In 1972, Werenich joined Paul Savage's team as his second. The following year they would play in their first Brier. They would return again in 1974 and then in 1977 with Werenich as Savage's third. Without a championship, Werenich skipped his own team to the Brier in 1981, but still could not win.

In 1983 Savage joined Werenich as his third and they would go on to win the Brier title that year over Ed Lukowich of Alberta. At the World Curling Championships of that year, Werenich defeated Keith Wendorf's team from Germany in the final. Werenich returned to the Brier in 1984 and again in 1988 before winning for the last time in 1990 this time without Savage- defeating Jim Sullivan's New Brunswick team.

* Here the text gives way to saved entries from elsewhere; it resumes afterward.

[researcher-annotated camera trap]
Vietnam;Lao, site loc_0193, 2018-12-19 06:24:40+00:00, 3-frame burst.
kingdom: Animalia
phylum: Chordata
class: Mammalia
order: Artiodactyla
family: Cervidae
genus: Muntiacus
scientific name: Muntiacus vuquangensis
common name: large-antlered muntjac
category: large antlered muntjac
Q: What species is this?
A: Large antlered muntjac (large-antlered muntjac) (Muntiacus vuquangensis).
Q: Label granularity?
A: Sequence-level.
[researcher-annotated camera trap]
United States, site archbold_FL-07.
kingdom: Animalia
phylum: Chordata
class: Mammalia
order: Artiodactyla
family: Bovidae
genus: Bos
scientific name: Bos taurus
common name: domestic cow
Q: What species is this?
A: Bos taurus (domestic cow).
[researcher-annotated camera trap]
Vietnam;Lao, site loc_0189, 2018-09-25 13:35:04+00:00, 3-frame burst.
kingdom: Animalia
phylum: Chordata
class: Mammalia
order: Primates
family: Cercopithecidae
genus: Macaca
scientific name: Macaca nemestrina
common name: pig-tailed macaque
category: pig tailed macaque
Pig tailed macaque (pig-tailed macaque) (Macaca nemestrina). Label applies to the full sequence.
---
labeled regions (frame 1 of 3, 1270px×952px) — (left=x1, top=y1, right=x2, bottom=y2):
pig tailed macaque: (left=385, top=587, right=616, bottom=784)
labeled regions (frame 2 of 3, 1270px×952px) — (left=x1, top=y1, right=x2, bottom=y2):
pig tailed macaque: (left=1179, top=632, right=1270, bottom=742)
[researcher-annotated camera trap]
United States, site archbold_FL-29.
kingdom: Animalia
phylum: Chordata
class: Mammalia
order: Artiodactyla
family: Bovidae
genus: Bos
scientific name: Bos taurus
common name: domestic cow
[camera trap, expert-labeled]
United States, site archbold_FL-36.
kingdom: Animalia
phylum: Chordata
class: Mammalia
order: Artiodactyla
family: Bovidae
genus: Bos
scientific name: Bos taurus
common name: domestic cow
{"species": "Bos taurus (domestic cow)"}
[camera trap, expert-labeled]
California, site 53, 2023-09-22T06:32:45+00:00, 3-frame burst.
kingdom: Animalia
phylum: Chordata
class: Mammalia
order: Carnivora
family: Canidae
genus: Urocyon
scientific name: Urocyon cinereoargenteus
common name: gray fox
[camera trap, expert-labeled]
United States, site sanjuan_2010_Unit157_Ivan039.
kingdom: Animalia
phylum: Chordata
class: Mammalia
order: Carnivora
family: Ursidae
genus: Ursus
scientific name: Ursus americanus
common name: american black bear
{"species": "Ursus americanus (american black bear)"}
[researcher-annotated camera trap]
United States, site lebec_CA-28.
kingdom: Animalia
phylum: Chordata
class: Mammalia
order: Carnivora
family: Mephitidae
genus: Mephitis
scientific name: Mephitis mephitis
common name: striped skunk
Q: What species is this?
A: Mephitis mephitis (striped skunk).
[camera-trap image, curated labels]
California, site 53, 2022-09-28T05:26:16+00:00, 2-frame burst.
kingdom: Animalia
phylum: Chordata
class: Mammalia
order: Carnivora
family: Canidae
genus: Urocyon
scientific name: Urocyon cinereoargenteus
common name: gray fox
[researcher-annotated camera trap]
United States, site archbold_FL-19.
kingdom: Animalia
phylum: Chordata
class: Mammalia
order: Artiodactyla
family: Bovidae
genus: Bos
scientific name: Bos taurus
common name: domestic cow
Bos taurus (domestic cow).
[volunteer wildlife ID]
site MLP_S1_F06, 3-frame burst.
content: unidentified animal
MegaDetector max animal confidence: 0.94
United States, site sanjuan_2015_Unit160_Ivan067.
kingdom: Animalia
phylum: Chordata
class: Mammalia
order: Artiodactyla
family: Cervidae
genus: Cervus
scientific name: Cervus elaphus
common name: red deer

During the 1987 Canadian Olympic Curling Trials, Werenich was "humiliated" by the Canadian Curling Association threatening to disqualify him if he didn't "shed a few pounds"

At the 1990 World Championships, Werenich defeated Scotland, skipped by David Smith. Werenich returned to the Brier in 1995 and then in 1997 before announcing his first retirement from curling in 2000. Werenich came out of retirement in 2004, and made it to the Ontario men's championship for one final time.

Werenich was named to the Canadian Curling Hall of Fame in 1988. The other three members of his 1983 world championship rink, Paul Savage, John Kawaja and Neil Harrison are also in the Hall of Fame.

In 2009, Werenich, Savage, Kawaja and Harrison were inducted into the Ontario Sports Hall of Fame.